“Well behaved women seldom make history.” – Laurel Thatcher Ulrich
Over the last few years, boudoir photography has really caught its stride, quickly becoming one of the more respected and pursued genres of photography. But the popularity of boudoir didn’t pop up over night. In fact, it has a long history of classic tradition and unique style.
It was in the 1920s when boudoir art and photography really began to come into its own. During this decade, it was generally illegal to have nudity in photographs, but regardless, photographers like Albert Arthur Allen, a French artist, continued to create masterpieces. He focused mostly on women, especially larger women, who posed in romantic ways against ornate backdrops.
Fast-forward to the 1940s, and suddenly the boudoir focus was on pin-up girls. These decadent women were delightfully curvy, as popular standards deemed a lack of shape typically undesirable. It was a culture quite different from our more modern, and ridiculous, ideas of beauty. These pin-up girls wore stockings, corsets, men’s ties and hats and were among the first to use various props in their unique “portraits.”
The next large change in the evolution of boudoir took place in the 1970s, about the time when photography began to carve a place for itself in the professional “art world.” Many magazines began to feature photographs of real women as opposed to mere drawings, and as the vision of the female form became more prolific, boudoir photography became significantly more acceptable.
Boudoir art and photography is often misunderstood, and this could be considered a result of the total change in style during the 1970s. Women without their bras or even without any panties began appearing in photographs and artwork, and despite it being for artistic purposes only, many people simply could not shake off the idea that this was just glorified pornography. Sometimes cultural taboos are hard to break.
Over the last three decades, this opinion has gradually changed, and Boudoir photography is not only completely accepted, but highly encouraged and celebrated in many circles. People not only enjoy this kind of photography as art work for their homes and other properties, but women often look for photographers who can help them recreate classic boudoir photographs, or just come up with something new that features them as the stars of their own show.
Boudoir photography has ultimately, in recent years, established itself as an successful add-on for wedding photographers. This sexy new trend has become a popular gift from the bride to the groom, and so, the pictures are taken before the date of the wedding by a professional, and then edited and bound in a book to be given to the groom. But it’s not just weddings! The fashion world has picked up on the trend.

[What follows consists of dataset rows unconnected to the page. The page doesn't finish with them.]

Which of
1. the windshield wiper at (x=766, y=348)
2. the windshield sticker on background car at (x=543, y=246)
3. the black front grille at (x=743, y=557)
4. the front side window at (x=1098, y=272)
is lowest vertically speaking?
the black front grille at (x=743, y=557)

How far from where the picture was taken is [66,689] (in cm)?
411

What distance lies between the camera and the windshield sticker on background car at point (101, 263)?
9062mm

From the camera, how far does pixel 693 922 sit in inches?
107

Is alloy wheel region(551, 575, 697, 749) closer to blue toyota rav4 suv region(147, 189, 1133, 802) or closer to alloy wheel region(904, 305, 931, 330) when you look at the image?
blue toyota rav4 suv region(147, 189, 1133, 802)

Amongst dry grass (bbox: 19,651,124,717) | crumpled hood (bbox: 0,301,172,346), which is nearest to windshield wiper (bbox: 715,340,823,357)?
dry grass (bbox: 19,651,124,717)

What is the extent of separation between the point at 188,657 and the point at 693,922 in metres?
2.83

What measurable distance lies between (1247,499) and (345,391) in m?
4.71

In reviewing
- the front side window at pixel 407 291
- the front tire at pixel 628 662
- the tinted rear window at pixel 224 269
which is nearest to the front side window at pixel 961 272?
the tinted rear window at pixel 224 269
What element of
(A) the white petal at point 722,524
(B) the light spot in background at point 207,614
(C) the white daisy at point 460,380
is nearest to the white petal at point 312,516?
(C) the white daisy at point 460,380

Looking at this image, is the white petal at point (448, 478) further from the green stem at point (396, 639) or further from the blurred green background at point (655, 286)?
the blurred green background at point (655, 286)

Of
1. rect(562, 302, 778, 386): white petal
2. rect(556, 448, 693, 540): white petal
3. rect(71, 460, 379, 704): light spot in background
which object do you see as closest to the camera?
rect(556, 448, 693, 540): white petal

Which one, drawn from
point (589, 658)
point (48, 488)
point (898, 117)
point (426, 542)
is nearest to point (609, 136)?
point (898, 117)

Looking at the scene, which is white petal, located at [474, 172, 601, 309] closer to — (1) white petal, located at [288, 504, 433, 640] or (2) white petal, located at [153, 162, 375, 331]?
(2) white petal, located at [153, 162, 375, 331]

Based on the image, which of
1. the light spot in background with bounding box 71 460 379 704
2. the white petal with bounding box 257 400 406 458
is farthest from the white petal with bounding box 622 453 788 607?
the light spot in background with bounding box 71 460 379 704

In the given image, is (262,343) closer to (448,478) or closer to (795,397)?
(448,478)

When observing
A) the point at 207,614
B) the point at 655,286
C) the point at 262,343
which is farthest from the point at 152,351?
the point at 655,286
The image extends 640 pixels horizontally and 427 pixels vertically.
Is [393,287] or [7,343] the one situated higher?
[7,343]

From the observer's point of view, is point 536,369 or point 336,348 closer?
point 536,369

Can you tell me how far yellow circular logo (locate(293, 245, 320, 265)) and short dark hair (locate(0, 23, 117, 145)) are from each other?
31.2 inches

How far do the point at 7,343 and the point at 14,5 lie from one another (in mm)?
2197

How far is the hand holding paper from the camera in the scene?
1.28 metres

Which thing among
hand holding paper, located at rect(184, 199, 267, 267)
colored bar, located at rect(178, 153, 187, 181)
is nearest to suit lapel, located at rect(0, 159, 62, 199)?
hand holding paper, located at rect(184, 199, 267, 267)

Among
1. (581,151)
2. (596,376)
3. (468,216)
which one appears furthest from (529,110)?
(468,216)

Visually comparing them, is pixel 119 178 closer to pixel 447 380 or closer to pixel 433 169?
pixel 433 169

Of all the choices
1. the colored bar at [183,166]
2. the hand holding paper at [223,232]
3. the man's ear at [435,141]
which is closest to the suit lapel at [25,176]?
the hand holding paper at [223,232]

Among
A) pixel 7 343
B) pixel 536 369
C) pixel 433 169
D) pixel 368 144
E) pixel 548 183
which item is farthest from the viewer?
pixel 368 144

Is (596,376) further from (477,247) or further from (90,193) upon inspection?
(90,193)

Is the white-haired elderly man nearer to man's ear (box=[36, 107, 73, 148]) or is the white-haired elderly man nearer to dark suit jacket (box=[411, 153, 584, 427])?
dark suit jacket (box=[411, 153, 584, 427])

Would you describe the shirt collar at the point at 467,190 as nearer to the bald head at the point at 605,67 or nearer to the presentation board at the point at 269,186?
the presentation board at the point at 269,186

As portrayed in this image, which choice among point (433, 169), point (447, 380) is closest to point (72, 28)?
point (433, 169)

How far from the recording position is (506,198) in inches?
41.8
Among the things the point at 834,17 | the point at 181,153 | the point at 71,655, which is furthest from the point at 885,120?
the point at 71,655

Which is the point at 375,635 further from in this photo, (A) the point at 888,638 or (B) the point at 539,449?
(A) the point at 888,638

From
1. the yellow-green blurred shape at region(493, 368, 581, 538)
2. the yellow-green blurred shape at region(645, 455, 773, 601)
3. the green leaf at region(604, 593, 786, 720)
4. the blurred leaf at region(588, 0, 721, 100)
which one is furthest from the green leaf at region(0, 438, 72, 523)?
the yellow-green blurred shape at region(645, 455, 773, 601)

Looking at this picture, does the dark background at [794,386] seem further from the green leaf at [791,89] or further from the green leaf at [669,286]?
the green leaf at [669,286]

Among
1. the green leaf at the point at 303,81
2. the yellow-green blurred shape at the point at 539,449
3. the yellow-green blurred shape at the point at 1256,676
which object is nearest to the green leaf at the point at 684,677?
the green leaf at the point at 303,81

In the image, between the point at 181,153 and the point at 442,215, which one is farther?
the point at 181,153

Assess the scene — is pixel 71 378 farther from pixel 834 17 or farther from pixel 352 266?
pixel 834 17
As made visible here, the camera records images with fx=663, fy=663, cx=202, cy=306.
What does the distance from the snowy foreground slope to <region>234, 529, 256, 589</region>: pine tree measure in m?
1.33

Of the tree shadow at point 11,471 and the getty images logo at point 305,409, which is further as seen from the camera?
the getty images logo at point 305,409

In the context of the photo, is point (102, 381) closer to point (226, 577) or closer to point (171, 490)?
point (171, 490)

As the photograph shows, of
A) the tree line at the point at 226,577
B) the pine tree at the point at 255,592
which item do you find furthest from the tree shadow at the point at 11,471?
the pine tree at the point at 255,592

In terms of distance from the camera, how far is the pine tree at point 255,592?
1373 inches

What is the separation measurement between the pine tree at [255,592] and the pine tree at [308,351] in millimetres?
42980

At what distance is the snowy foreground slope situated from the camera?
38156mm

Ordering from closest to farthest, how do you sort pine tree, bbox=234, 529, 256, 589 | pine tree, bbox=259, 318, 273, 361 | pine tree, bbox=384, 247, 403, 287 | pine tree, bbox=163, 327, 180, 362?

Vintage clothes and even vintage-style lingerie are prominently featured on the catwalks.
Boudoir style doesn’t look like it’s going to go away any time soon, and that could be a fantastic thing! In a world that often shows only the thinnest and “most perfect” (cue eye roll) on TV, in movies and in magazines, boudoir photography stands out for its celebration of real women’s bodies. It represents real women at their most vulnerable and their most confident, which is incredibly empowering.
Women all over the world can start believing in themselves, as well as feeling great by wearing their favorite lingerie and having their photographs taken. This is really a great way to boost self-esteem, have a bit of fun and treat your other half. The whole purpose of boudoir art and photography is that women should love their bodies, and that feeling sexy shouldn’t just be about pleasing somebody else — it should be about pleasing yourself, and realizing just how valuable you are.
For these reasons, I would argue that boudoir photography is not only relevant in modern society, but it’s absolutely essential! It’s a very real outlet where women can learn to feel great about themselves and become proud of their beautiful bodies. Boudoir gives women of all shapes and sizes the chance to strut their stuff.